Fig. 3 shows the CoWoS-L test vehicle package. The size of the package and interposer is 70mm x 76mm and 43mm x58mm, respectively. In the CoWoS-L test vehicle, 3 SoC/chiplet dies and 8 HBMs were designed for structure verification. More than 10 LSI dies are embedded in RI.



Fig. 3. Images of CoWoS-L test vehicle, (a) ring type (b) lid type package

#### B. Fabrication of CoWoS-L Package

CoWoS-L is a "chip last" assembly, where interposer fabrication is prior to top die stacking. Fig. 4(a) illustrates the process flow of RI. First, TIV is fabricated on the carrier wafer. Second, the LSI KGDs are placed on the carrier wafer. Molding compound is filled into the gaps between LSI die and TIV followed by a CMP process for surface planarization.

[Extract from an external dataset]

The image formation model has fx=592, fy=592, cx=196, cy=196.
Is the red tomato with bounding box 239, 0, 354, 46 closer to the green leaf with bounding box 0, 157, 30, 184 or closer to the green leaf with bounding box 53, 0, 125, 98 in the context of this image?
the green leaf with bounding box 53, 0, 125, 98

Fig. 4. Process flow of CoWoS-L

One RDL layer is fabricated at the interposer frontside for connection of  $\mu$ -bump to TIV and LSI die. Fig. 4(b)-(d) shows the process flow of CoW. Top dies with  $\mu$ -bump are bonded to the interposer then filled and encapsulated with underfill and molding compound. Another RDL layer is also fabricated on the interposer backside followed by C4 formation, as shown in Fig. 4(d). Fig. 4(e)-(f) depicts the on-substrate (oS) process flow. Ring-type and lid-type package are offered by CoWoS-L. For the lid-type package, a novel film type thermal interface material (TIM) is inserted between lid and CoW die for better thermal dissipation than traditional gel-type TIM.

# C. Fabrication of Local Si Interconnect (LSI) die

LSI die inherits all the key features of Si interposer, which includes TSV and Cu interconnect for signal or power transmission. Two different types of LSI dies i.e., LSI-1 and LSI-2, are available. LSI-1 consists of dual damascene Cu interconnect and LSI-2 consists of Cu RDL. The difference of Cu interconnect in LSI determines its electrical performance and minimum line width capability.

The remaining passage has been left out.